Auf die Besoldung des Schulleiters habe der zu erwartende Schülerrückgang keinen Einfluss: „Die Schulleiterstelle ist bereits mit der neuen Besoldungsgruppe ausgeschrieben worden, so dass keine Rückstufung erfolgen wird.“ Nichts ändern werde sich außerdem an der personellen Ausstattung der Schulleitung: Seit dreieinhalb Jahren werde die Schule von einem dreiköpfigen Schulleitungsteam geleitet, dabei bleibe es. Das gelte auch für den Unterricht: „Das Angebot mit unterschiedlichen Wahlpflichtkursen ab Klasse 7 wird selbstverständlich in bestehendem Umfang weitergeführt.“

Deutliche Kritik war aus den Worten von Astrid Fock an der Pressemitteilung der CDU herauszuhören: Sie wünsche sich, dass die Berichterstattung über die Schule nicht durch Pressemitteilungen aus Reihen der Gemeindevertreter konterkariert werde. „Eine schlechte Presse kann jederzeit dazu führen, dass Eltern ihr Kind woanders anmelden“, warnte Fock. Sie forderte die Kommunalpolitiker auf, sich direkt an die Schule zu wenden: „Wir haben immer ein offenes Ohr.“

Auch bei anderen Ausschussmitgliedern stieß die CDU-Mitteilung auf Kritik. Der Pressebericht schade auch den Gemeindevertretern, befand Ingo Wagner (Grüne) und Karin Bröhl (Freie Wähler Malente) befand: „Dieser Artikel war schon ein bisschen blöd.
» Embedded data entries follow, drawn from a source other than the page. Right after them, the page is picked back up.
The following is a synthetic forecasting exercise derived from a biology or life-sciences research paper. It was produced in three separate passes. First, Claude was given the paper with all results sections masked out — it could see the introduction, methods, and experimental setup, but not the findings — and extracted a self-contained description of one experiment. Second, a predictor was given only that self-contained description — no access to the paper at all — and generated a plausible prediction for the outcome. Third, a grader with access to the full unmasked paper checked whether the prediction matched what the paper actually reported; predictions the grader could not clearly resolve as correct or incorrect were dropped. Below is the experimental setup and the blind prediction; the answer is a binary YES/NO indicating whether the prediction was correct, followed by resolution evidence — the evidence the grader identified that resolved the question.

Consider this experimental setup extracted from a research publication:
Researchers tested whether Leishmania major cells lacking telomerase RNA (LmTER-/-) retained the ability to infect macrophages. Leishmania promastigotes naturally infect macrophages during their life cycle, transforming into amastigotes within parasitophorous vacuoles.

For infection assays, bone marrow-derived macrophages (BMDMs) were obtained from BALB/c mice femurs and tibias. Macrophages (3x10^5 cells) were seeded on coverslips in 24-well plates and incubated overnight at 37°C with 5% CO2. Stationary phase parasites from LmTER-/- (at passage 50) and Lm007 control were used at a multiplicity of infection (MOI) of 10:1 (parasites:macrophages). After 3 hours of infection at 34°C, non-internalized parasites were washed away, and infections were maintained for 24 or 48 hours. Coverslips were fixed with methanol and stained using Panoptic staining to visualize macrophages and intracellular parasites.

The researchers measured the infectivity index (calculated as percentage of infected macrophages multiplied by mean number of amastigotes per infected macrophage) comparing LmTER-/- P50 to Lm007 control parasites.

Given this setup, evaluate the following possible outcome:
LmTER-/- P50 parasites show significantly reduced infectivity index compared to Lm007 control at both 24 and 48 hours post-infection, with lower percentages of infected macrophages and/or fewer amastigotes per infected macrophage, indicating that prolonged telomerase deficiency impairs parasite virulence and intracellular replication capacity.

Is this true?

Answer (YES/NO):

Da wurde gesagt: Da seht ihr,
was ihr angerichtet habt.“
Da Fraktionschef Salomon selbst nicht anwesend war, sprang Peter Blenski in die Bresche. Er konnte „nichts Falsches“ in dem Bericht erkennen.

Nicht zu bestreiten ist, dass die Schülerzahlen in den vergangenen Jahren rückläufig waren. Im Jahr 2008 (Stichtag September) waren noch 430 Schüler an der Schule, wie aus einer Vorlage der Verwaltung hervorgeht, 2013 waren es noch 372. Warum der Schulentwicklungsplan für 2014 gar noch mit einem Anstieg von (für 2013 angenommenen) 392 Schülern auf 420 Schüler rechnet, blieb unklar. Dafür hatten weder Schulleiterin Astrid Fock noch Bürgermeister Michael Koch eine Erklärung.